Я не занимаюсь благотворительностью в том виде, в котором сегодня это понимает большинство, делюсь немного по-другому: пытаюсь построить действующие механизмы, которые бы обеспечили долгосрочную устойчивость филантропическим проектам. Поэтому нет такого, что я вот столько заработал и какую-то часть отдал на благотворительность.
— Десятину?
— Например. Вроде откупился, выполнил гражданский долг. Важно понять, что живешь в обществе, где есть разные люди и возможности у них тоже разные. Современный мир сложный, взаимно переплетенный. Социальная стабильность не просто красивые слова и зона ответственности не только государства. И у элиты есть определенные обязательства по созданию механизмов перераспределения материальных ресурсов, денег, знаний, которые должны помочь обществу стать более сбалансированным. Это вопрос философии жизни.
— Кажется, не все это понимают.
— Не готов отвечать за других, мы все разные, каждый приходит к этому пониманию по-своему, на разных этапах жизни, а кто-то вовсе не приходит. Многое зависит от того, каким горизонтом восприятия живет человек.

• _Листинг_:
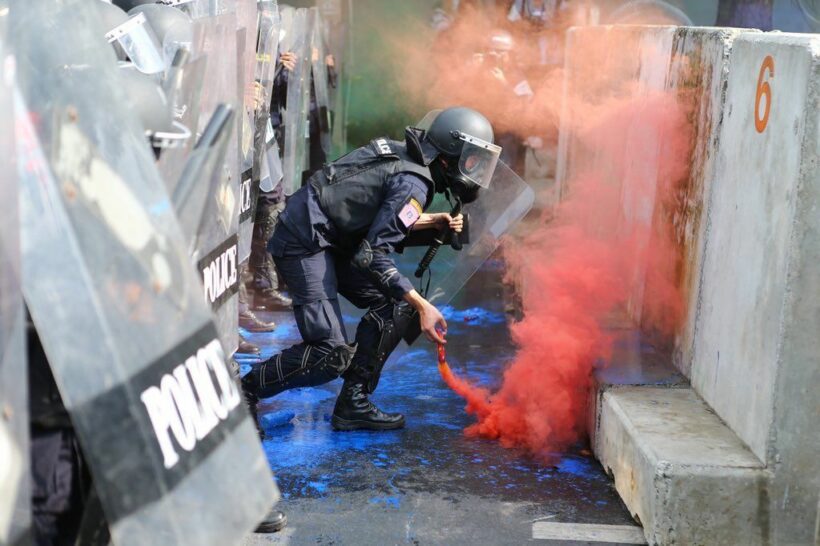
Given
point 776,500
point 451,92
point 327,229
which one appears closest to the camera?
point 776,500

• _Что нужно сделать_:
A - Ответьте по отрывку на вопросы:
(i) Что пытается построить говорящий вместо привычной благотворительности?
(ii) По созданию каких механизмов у элиты есть определенные обязательства?
(iii) От чего, по словам говорящего, многое зависит?
B - Представьте все строки листинга в виде нумерованного списка, опустив пустые строки. Изображения в ответ не включайте.
Листинг к отрывку никакого отношения не имеет.

• _Ответы по заданиям_:
A -
(i) Действующие механизмы, которые обеспечили бы долгосрочную устойчивость филантропическим проектам.
(ii) По созданию механизмов перераспределения материальных ресурсов, денег, знаний, которые должны помочь обществу стать более сбалансированным.
(iii) От того, каким горизонтом восприятия живет человек.

B -
1. Given
2. point 776,500
3. point 451,92
4. point 327,229
5. which one appears closest to the camera?
6. point 776,500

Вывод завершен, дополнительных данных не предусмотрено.